The task
Please reproduce the data below exactly, from the first line through the line containing "Mom. 1 Efter", and leave every later line out.

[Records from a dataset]
========================

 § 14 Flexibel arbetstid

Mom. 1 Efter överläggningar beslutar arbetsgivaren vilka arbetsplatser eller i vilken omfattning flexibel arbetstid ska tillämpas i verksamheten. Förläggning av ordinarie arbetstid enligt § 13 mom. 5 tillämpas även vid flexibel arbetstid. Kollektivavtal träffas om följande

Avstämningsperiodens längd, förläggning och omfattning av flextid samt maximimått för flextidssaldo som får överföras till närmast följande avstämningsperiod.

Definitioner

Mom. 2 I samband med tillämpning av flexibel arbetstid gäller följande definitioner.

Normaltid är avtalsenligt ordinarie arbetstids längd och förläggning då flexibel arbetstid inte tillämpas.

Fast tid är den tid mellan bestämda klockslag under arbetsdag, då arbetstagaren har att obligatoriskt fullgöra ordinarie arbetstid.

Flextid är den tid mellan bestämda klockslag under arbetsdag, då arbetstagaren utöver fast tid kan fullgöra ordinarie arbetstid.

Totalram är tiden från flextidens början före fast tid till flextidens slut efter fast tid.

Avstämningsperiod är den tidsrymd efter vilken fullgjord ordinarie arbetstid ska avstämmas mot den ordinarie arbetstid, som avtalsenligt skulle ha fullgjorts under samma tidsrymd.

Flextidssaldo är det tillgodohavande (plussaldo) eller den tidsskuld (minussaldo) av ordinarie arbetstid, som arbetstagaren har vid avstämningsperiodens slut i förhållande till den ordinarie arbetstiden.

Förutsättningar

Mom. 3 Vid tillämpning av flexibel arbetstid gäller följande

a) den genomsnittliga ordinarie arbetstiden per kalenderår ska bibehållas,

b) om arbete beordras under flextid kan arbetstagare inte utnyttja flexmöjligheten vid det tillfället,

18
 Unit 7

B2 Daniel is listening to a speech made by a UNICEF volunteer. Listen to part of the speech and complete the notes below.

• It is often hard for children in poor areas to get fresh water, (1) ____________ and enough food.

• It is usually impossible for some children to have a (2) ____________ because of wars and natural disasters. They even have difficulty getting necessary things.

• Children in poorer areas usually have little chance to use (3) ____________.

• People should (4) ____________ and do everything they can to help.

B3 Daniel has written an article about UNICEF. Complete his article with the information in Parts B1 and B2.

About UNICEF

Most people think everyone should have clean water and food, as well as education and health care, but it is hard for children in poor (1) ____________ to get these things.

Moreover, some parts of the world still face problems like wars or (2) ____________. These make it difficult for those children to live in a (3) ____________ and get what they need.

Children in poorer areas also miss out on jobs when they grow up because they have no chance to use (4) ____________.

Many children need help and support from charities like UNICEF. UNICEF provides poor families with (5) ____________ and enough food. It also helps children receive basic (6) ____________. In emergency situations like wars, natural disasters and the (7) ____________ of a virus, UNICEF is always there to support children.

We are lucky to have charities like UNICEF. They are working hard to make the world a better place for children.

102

========================

Answer to the exercise
 § 14 Flexibel arbetstid

Mom. 1 Efter överläggningar beslutar arbetsgivaren vilka arbetsplatser eller i vilken omfattning flexibel arbetstid ska tillämpas i verksamheten. Förläggning av ordinarie arbetstid enligt § 13 mom. 5 tillämpas även vid flexibel arbetstid. Kollektivavtal träffas om följande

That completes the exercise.